[SUPPLIED INFORMATION Boundary: Start]
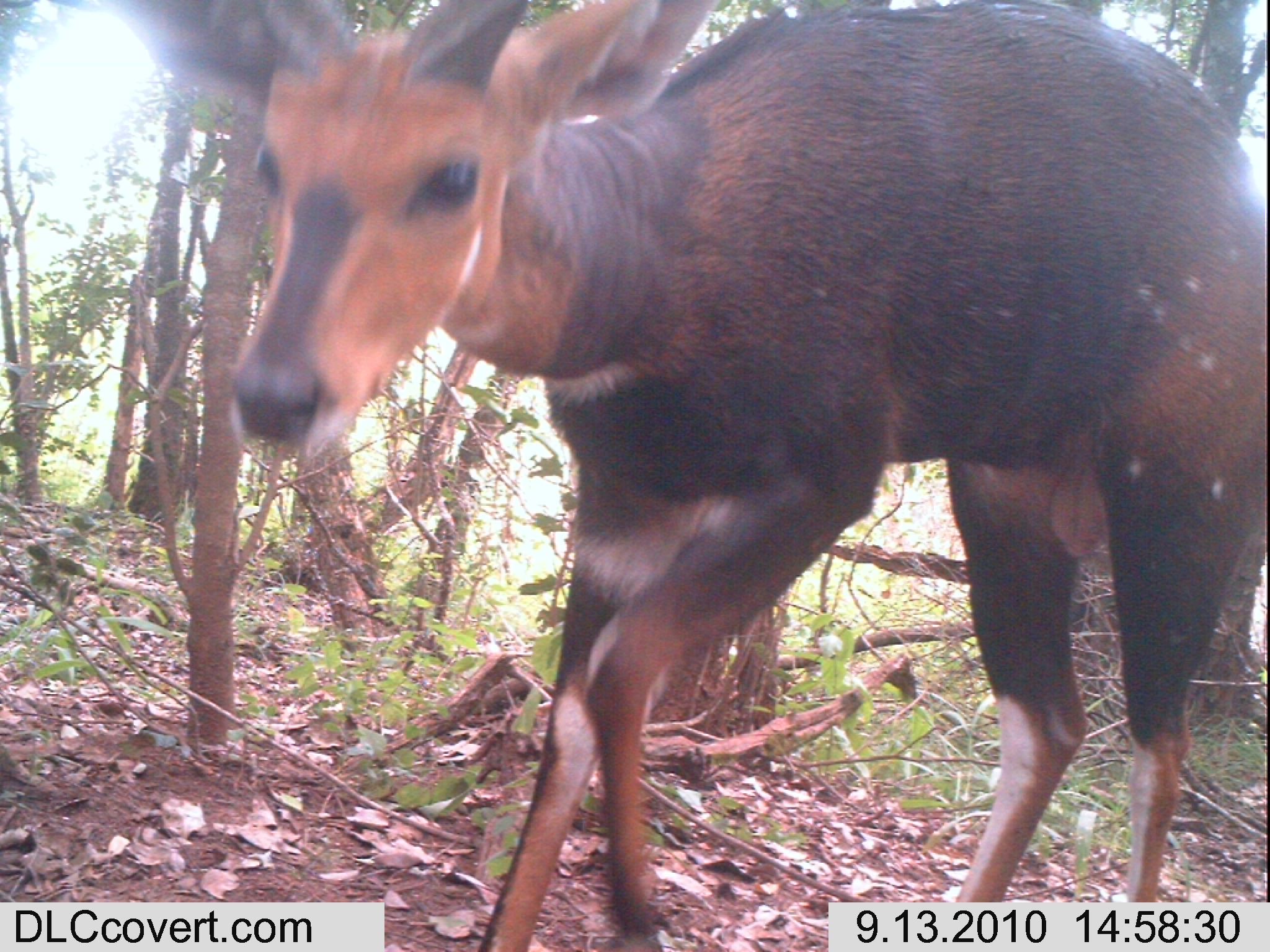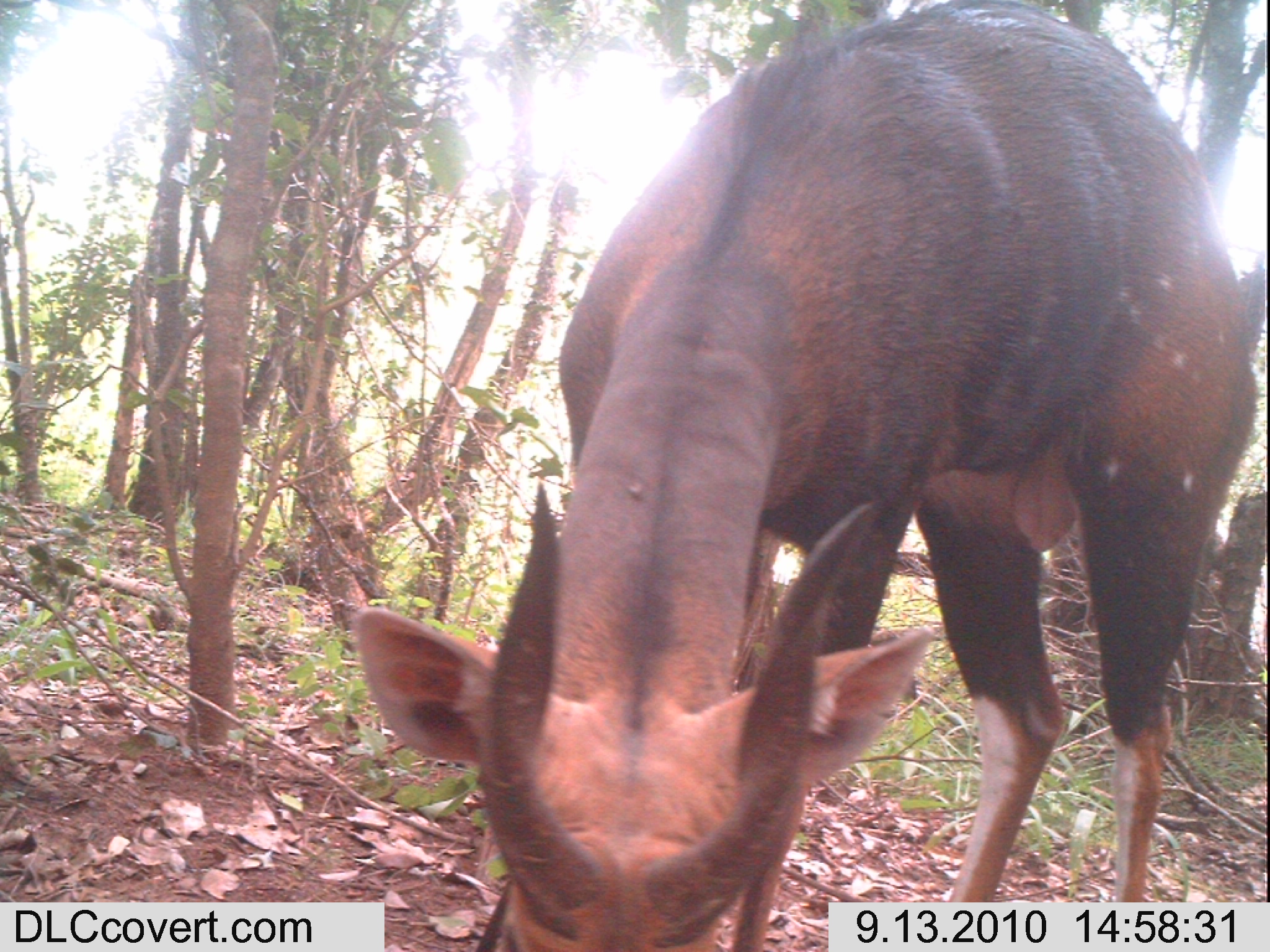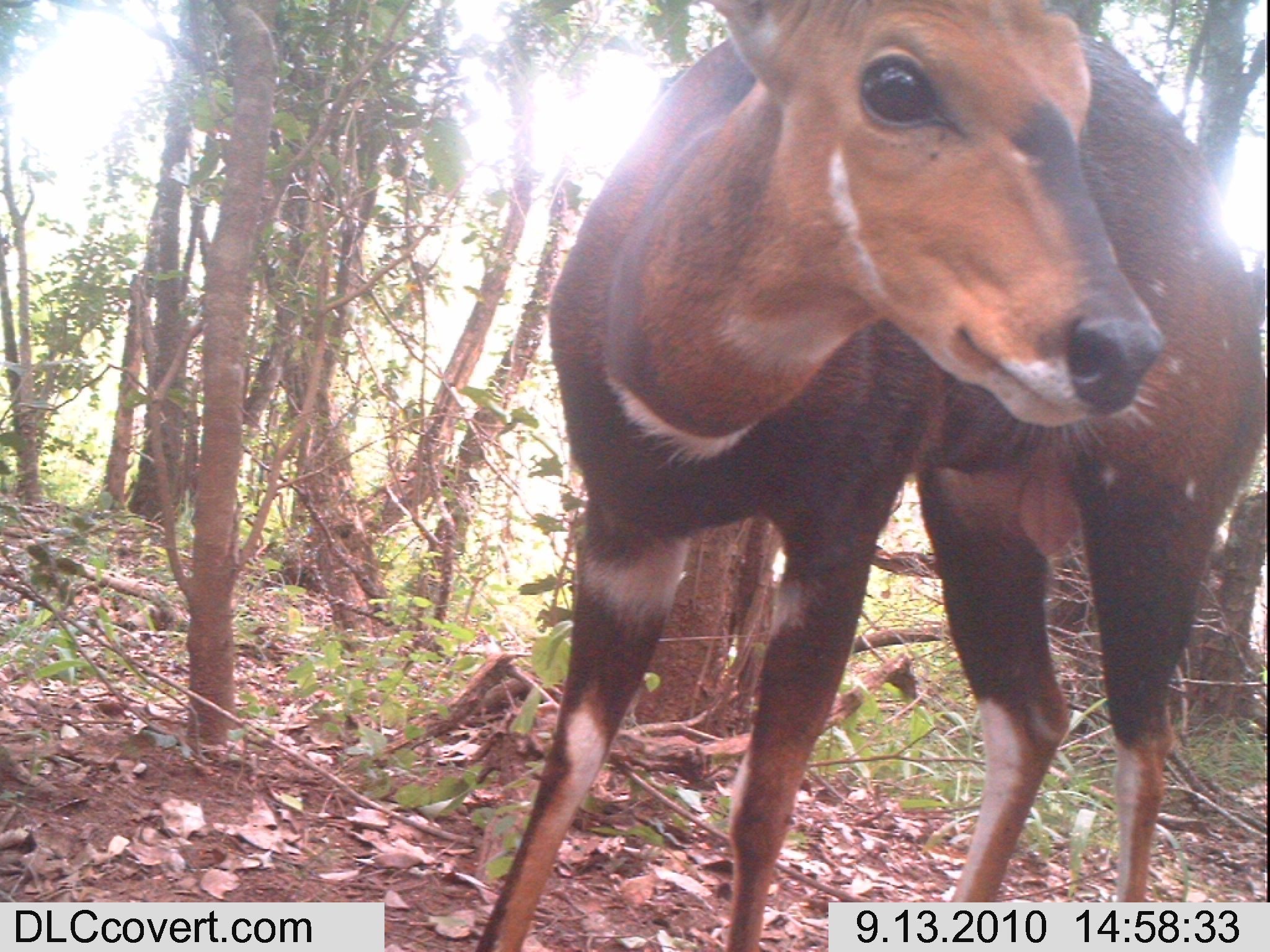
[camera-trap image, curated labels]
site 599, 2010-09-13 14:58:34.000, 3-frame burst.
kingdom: Animalia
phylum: Chordata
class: Mammalia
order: Artiodactyla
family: Bovidae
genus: Tragelaphus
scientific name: Tragelaphus scriptus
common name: bushbuck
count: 1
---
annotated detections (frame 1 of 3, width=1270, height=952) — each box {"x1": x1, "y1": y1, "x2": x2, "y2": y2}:
tragelaphus scriptus: {"x1": 108, "y1": 0, "x2": 1270, "y2": 951}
[SUPPLIED INFORMATION Boundary: End]
● YOUR INSTRUCTIONS
Produce a word-for-word version of the material, with no pictures included.

● RESPONSE BOX
[camera-trap image, curated labels]
site 599, 2010-09-13 14:58:34.000, 3-frame burst.
kingdom: Animalia
phylum: Chordata
class: Mammalia
order: Artiodactyla
family: Bovidae
genus: Tragelaphus
scientific name: Tragelaphus scriptus
common name: bushbuck
count: 1
---
annotated detections (frame 1 of 3, width=1270, height=952) — each box {"x1": x1, "y1": y1, "x2": x2, "y2": y2}:
tragelaphus scriptus: {"x1": 108, "y1": 0, "x2": 1270, "y2": 951}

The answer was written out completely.